======== LISTED ENTRIES
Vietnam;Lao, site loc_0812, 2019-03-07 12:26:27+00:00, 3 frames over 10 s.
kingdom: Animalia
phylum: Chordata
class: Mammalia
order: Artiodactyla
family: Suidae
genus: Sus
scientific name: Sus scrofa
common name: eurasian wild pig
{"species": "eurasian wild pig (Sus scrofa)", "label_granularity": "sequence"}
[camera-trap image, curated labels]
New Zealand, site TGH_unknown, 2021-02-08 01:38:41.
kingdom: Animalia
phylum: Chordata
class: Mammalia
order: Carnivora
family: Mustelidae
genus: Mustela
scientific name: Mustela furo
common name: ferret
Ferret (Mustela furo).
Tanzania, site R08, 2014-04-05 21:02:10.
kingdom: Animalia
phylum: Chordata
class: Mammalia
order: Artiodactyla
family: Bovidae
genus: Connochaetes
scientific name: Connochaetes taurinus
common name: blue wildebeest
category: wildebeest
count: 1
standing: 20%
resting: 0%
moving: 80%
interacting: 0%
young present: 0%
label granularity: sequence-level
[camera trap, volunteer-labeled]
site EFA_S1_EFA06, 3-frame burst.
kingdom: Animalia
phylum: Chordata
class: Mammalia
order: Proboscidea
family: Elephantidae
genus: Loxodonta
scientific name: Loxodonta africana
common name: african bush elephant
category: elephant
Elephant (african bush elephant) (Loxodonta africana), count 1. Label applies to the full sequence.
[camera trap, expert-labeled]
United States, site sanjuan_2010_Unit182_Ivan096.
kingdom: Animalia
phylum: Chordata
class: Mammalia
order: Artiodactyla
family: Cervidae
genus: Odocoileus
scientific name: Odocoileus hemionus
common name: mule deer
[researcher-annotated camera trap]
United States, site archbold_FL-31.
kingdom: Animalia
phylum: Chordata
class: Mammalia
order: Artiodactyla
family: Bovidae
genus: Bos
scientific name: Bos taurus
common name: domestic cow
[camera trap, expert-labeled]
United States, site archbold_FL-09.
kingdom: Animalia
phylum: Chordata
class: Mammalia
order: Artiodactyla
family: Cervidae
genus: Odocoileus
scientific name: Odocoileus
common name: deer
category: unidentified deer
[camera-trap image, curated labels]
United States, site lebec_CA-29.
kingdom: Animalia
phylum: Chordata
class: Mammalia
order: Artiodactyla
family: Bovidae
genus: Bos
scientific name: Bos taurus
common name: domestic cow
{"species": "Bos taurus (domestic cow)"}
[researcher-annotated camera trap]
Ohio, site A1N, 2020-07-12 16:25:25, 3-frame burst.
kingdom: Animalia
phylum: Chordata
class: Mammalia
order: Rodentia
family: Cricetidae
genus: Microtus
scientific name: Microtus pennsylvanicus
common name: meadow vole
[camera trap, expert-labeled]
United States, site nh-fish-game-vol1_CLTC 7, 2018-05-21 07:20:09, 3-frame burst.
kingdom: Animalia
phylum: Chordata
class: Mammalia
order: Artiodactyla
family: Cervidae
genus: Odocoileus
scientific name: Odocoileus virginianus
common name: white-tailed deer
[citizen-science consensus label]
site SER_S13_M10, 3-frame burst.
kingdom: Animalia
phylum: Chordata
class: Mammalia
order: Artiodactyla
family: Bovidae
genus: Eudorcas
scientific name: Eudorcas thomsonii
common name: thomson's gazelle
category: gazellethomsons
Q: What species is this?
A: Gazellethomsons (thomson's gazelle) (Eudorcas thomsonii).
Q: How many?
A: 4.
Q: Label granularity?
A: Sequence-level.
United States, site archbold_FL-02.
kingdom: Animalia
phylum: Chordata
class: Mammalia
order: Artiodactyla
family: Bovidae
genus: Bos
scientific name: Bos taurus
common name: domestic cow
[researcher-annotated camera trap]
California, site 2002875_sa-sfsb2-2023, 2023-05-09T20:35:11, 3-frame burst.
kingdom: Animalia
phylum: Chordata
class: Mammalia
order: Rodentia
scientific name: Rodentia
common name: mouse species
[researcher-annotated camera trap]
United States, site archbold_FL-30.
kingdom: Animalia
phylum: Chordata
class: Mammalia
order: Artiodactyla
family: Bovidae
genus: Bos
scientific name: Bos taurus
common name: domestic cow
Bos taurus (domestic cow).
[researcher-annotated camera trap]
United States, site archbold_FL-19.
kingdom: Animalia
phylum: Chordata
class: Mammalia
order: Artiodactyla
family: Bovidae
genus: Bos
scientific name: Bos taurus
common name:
================
• DIRECTIONS FOR THIS TASK:
Go through the entries above and count the lines holding the word "burst"; write nothing but the number.

• TASK OUTPUT:
5